Start of Supplied records

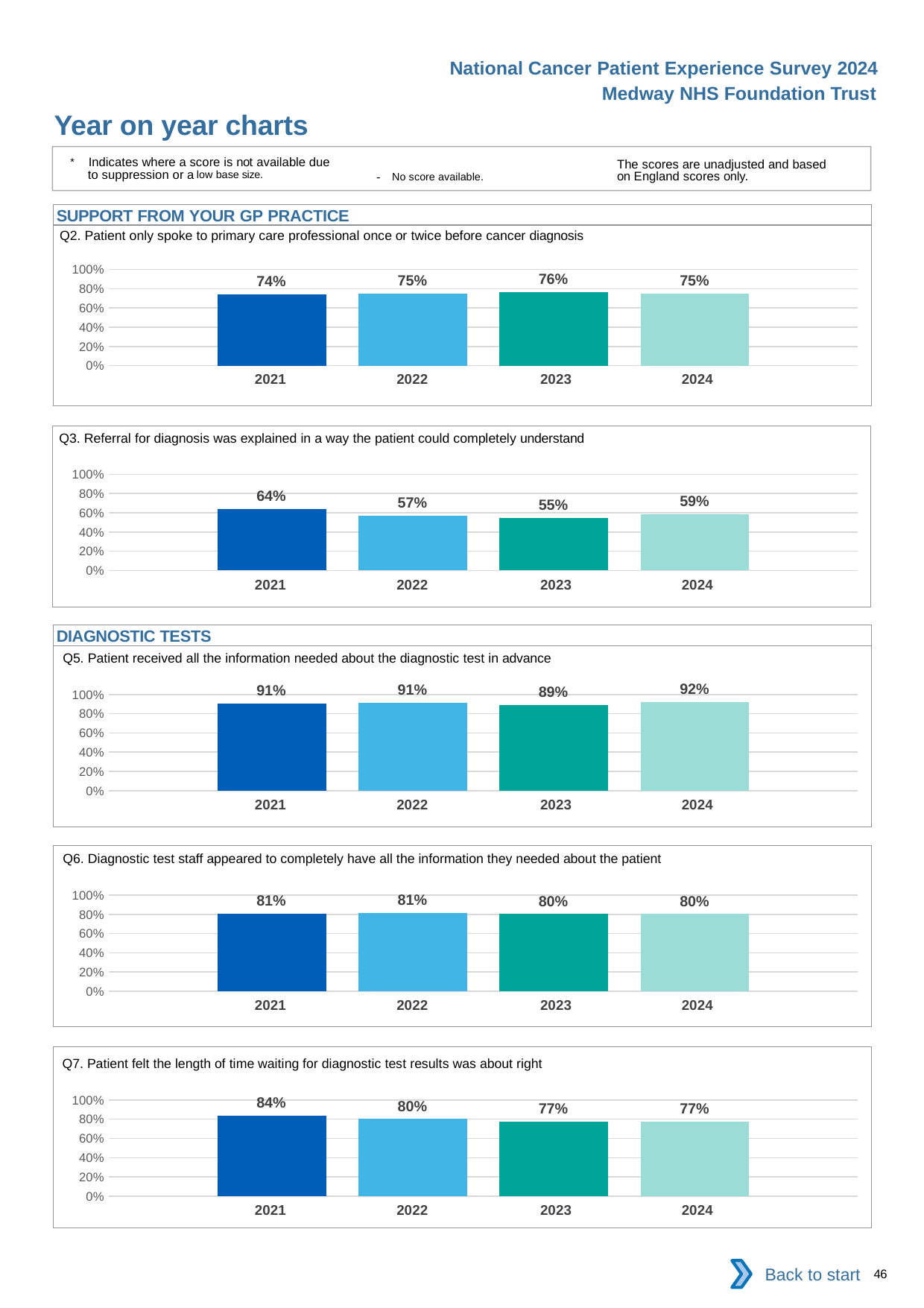
In the Q5 chart (patient received all the information needed about the diagnostic test in advance), which year has the lowest value? 2023 In the Q7 chart (patient felt the length of time waiting for diagnostic test results was about right), is the value for 2021 larger or smaller than the value for 2024? larger In the Q7 chart (patient felt the length of time waiting for diagnostic test results was about right), do the values generally rise or fall from 2021 to 2024? fall In the Q3 chart (referral for diagnosis was explained in a way the patient could completely understand), which year has the lowest value? 2023 What kind of chart is the Q6 chart (diagnostic test staff appeared to completely have all the information they needed about the patient)? bar chart How many years (bars) are shown in the Q2 chart (patient only spoke to primary care professional once or twice before cancer diagnosis)? 4 In the Q2 chart (patient only spoke to primary care professional once or twice before cancer diagnosis), what is the value for 2023? 76% In the Q3 chart (referral for diagnosis was explained in a way the patient could completely understand), what is the difference between the 2021 and 2024 values? 5 percentage points In the Q7 chart (patient felt the length of time waiting for diagnostic test results was about right), what is the difference between the 2021 and 2022 values? 4 percentage points In the Q3 chart (referral for diagnosis was explained in a way the patient could completely understand), which year has the highest value? 2021 In the Q5 chart (patient received all the information needed about the diagnostic test in advance), what is the value for 2024? 92% In the Q6 chart (diagnostic test staff appeared to completely have all the information they needed about the patient), what is the value for 2021? 81%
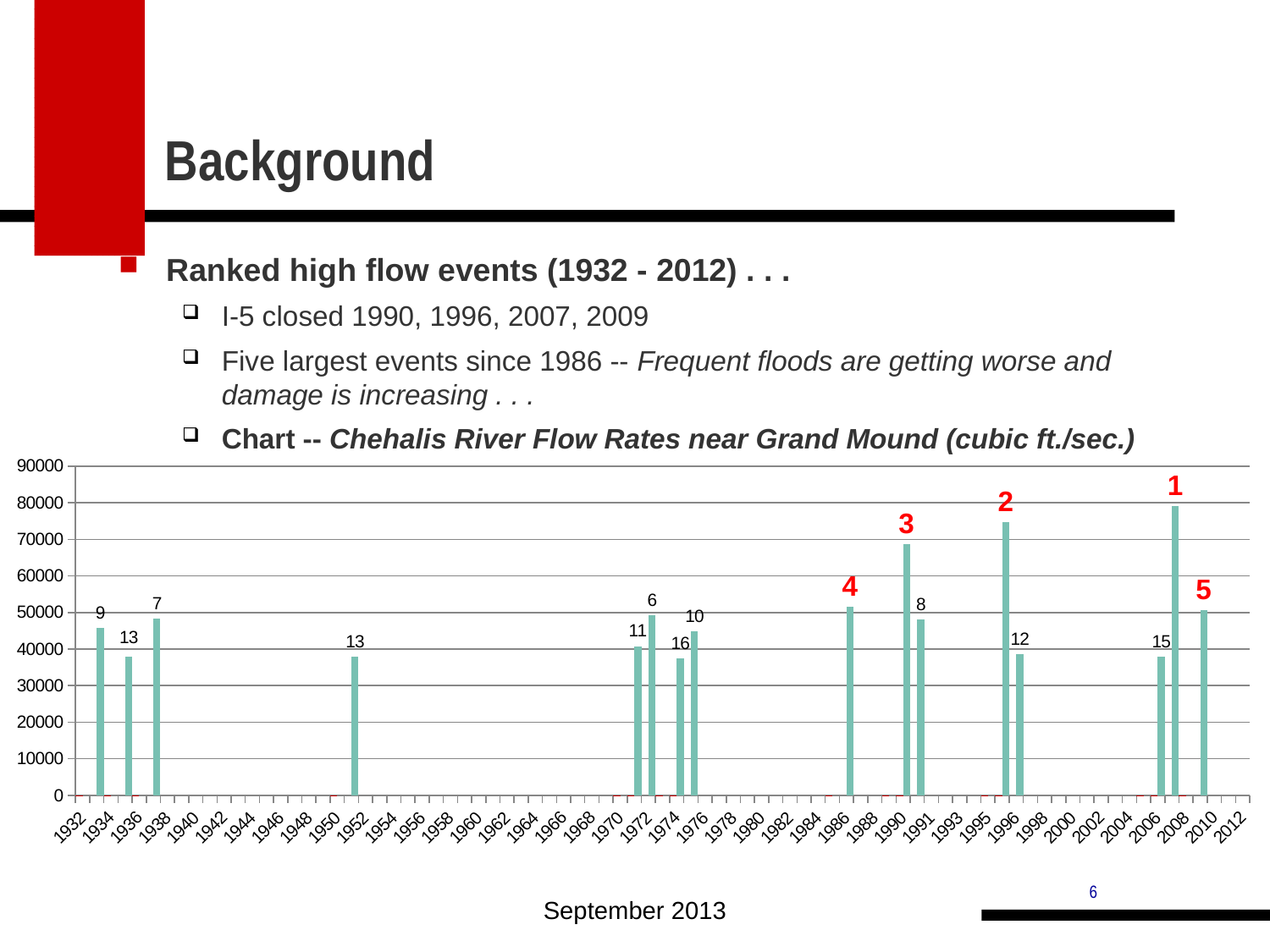
What is the title of the chart according to the slide? Chehalis River Flow Rates near Grand Mound (cubic ft./sec.) What rank label is printed above the bar for 1990? 3 What rank label is printed above the bar for 2007? 1 Is the flow rate for 2007 greater or less than 70000? greater How many high flow events (bars) are plotted in the chart? 16 Which year has the larger flow rate, 2007 or 1996? 2007 Is the flow rate for 1951 greater or less than 40000? less Which year has the highest flow rate in the chart? 2007 What kind of chart is shown on the slide? bar chart What rank label is printed above the bar for 1986? 4 Which year has the larger flow rate, 1990 or 1986? 1990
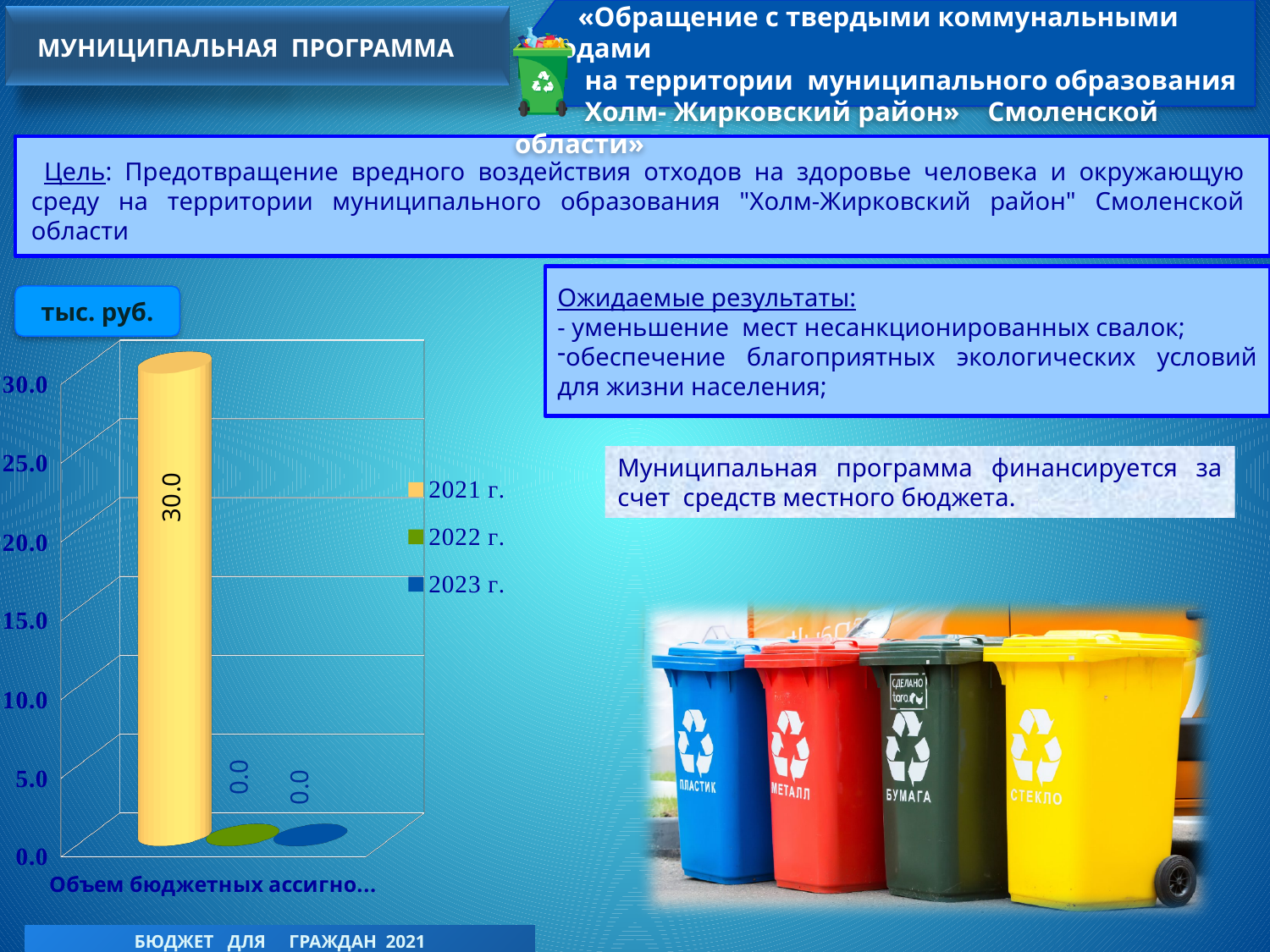
What is the value for 2022 г. in the chart? 0.0 What is the difference between the values for 2021 г. and 2022 г.? 30.0 What unit of measurement is indicated for the chart values? тыс. руб. What is the highest tick value shown on the vertical axis of the chart? 30.0 Is the value for 2021 г. greater or less than 25.0? greater Which is larger, the value for 2021 г. or the value for 2023 г.? 2021 г. What is the total of the values for 2021 г., 2022 г. and 2023 г.? 30.0 What is the value for 2023 г. in the chart? 0.0 What kind of chart is shown on the slide? bar chart Which year has the highest value in the chart? 2021 г. How many series does the chart legend list? 3 What is the value for 2021 г. in the chart? 30.0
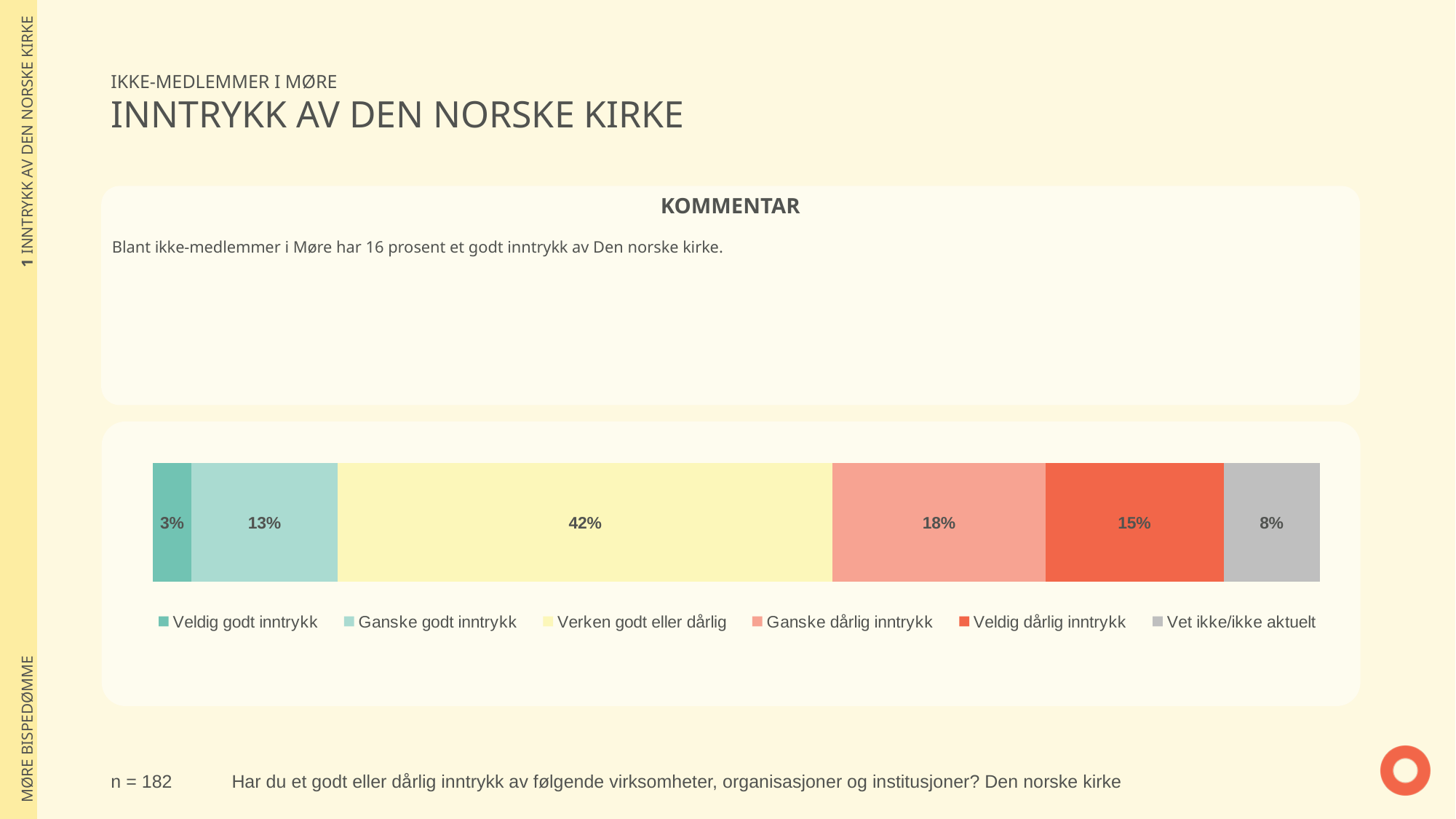
What is the value for "Ganske godt inntrykk"? 13% What is the value for "Vet ikke/ikke aktuelt"? 8% How many series does the legend list? 6 What colour is the segment for "Veldig dårlig inntrykk"? Red Which response category has the largest share? Verken godt eller dårlig Which response category has the smallest share? Veldig godt inntrykk What is the sample size (n) shown on the slide? 182 What kind of chart is shown on the slide? Stacked bar chart What percentage of respondents answered "Verken godt eller dårlig"? 42% Which is larger, "Ganske godt inntrykk" or "Ganske dårlig inntrykk"? Ganske dårlig inntrykk What is the combined share of "Veldig godt inntrykk" and "Ganske godt inntrykk"? 16% What is the difference between "Ganske dårlig inntrykk" and "Veldig dårlig inntrykk"? 3%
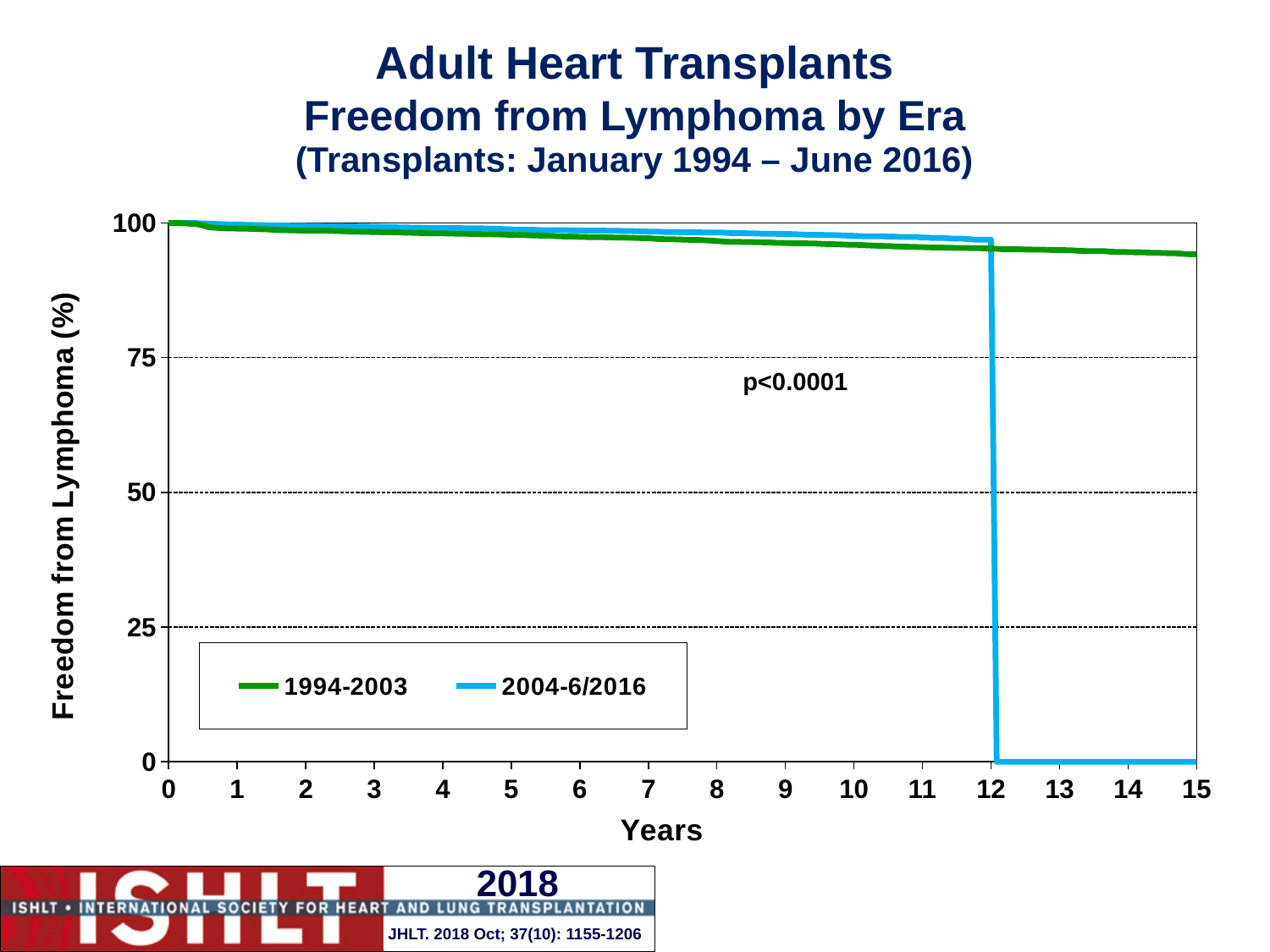
What is the value of the 1994-2003 series at 0 years? 100 What kind of chart is shown on the slide? line chart Is the value for the 2004-6/2016 series at 14 years greater or less than 25? less Does the 1994-2003 line rise or fall as years increase? fall At 13 years, which series has the higher value, 1994-2003 or 2004-6/2016? 1994-2003 What is the label of the y axis? Freedom from Lymphoma (%) Is the value for the 1994-2003 series at 10 years greater or less than 50? greater What is the value of the 2004-6/2016 series at 14 years? 0 What are the two eras listed in the legend? 1994-2003 and 2004-6/2016 How many series does the legend list? 2 Is the value for the 1994-2003 series at 15 years greater or less than 75? greater What p-value is printed on the chart? p<0.0001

End of Supplied records

● **What is expected**
Rewrite every row above as a Markdown table with the columns No. and Line, putting each line's number under No. and its words under Line and skipping blank lines. Leave the pictures out of the table.

● **Task output**
| No. | Line |
|---|---|
| 1 | In the Q5 chart (patient received all the information needed about the diagnostic test in advance), which year has the lowest value? 2023 In the Q7 chart (patient felt the length of time waiting for diagnostic test results was about right), is the value for 2021 larger or smaller than the value for 2024? larger In the Q7 chart (patient felt the length of time waiting for diagnostic test results was about right), do the values generally rise or fall from 2021 to 2024? fall In the Q3 chart (referral for diagnosis was explained in a way the patient could completely understand), which year has the lowest value? 2023 What kind of chart is the Q6 chart (diagnostic test staff appeared to completely have all the information they needed about the patient)? bar chart How many years (bars) are shown in the Q2 chart (patient only spoke to primary care professional once or twice before cancer diagnosis)? 4 In the Q2 chart (patient only spoke to primary care professional once or twice before cancer diagnosis), what is the value for 2023? 76% In the Q3 chart (referral for diagnosis was explained in a way the patient could completely understand), what is the difference between the 2021 and 2024 values? 5 percentage points In the Q7 chart (patient felt the length of time waiting for diagnostic test results was about right), what is the difference between the 2021 and 2022 values? 4 percentage points In the Q3 chart (referral for diagnosis was explained in a way the patient could completely understand), which year has the highest value? 2021 In the Q5 chart (patient received all the information needed about the diagnostic test in advance), what is the value for 2024? 92% In the Q6 chart (diagnostic test staff appeared to completely have all the information they needed about the patient), what is the value for 2021? 81% |
| 2 | What is the title of the chart according to the slide? Chehalis River Flow Rates near Grand Mound (cubic ft./sec.) What rank label is printed above the bar for 1990? 3 What rank label is printed above the bar for 2007? 1 Is the flow rate for 2007 greater or less than 70000? greater How many high flow events (bars) are plotted in the chart? 16 Which year has the larger flow rate, 2007 or 1996? 2007 Is the flow rate for 1951 greater or less than 40000? less Which year has the highest flow rate in the chart? 2007 What kind of chart is shown on the slide? bar chart What rank label is printed above the bar for 1986? 4 Which year has the larger flow rate, 1990 or 1986? 1990 |
| 3 | What is the value for 2022 г. in the chart? 0.0 What is the difference between the values for 2021 г. and 2022 г.? 30.0 What unit of measurement is indicated for the chart values? тыс. руб. What is the highest tick value shown on the vertical axis of the chart? 30.0 Is the value for 2021 г. greater or less than 25.0? greater Which is larger, the value for 2021 г. or the value for 2023 г.? 2021 г. What is the total of the values for 2021 г., 2022 г. and 2023 г.? 30.0 What is the value for 2023 г. in the chart? 0.0 What kind of chart is shown on the slide? bar chart Which year has the highest value in the chart? 2021 г. How many series does the chart legend list? 3 What is the value for 2021 г. in the chart? 30.0 |
| 4 | What is the value for "Ganske godt inntrykk"? 13% What is the value for "Vet ikke/ikke aktuelt"? 8% How many series does the legend list? 6 What colour is the segment for "Veldig dårlig inntrykk"? Red Which response category has the largest share? Verken godt eller dårlig Which response category has the smallest share? Veldig godt inntrykk What is the sample size (n) shown on the slide? 182 What kind of chart is shown on the slide? Stacked bar chart What percentage of respondents answered "Verken godt eller dårlig"? 42% Which is larger, "Ganske godt inntrykk" or "Ganske dårlig inntrykk"? Ganske dårlig inntrykk What is the combined share of "Veldig godt inntrykk" and "Ganske godt inntrykk"? 16% What is the difference between "Ganske dårlig inntrykk" and "Veldig dårlig inntrykk"? 3% |
| 5 | What is the value of the 1994-2003 series at 0 years? 100 What kind of chart is shown on the slide? line chart Is the value for the 2004-6/2016 series at 14 years greater or less than 25? less Does the 1994-2003 line rise or fall as years increase? fall At 13 years, which series has the higher value, 1994-2003 or 2004-6/2016? 1994-2003 What is the label of the y axis? Freedom from Lymphoma (%) Is the value for the 1994-2003 series at 10 years greater or less than 50? greater What is the value of the 2004-6/2016 series at 14 years? 0 What are the two eras listed in the legend? 1994-2003 and 2004-6/2016 How many series does the legend list? 2 Is the value for the 1994-2003 series at 15 years greater or less than 75? greater What p-value is printed on the chart? p<0.0001 |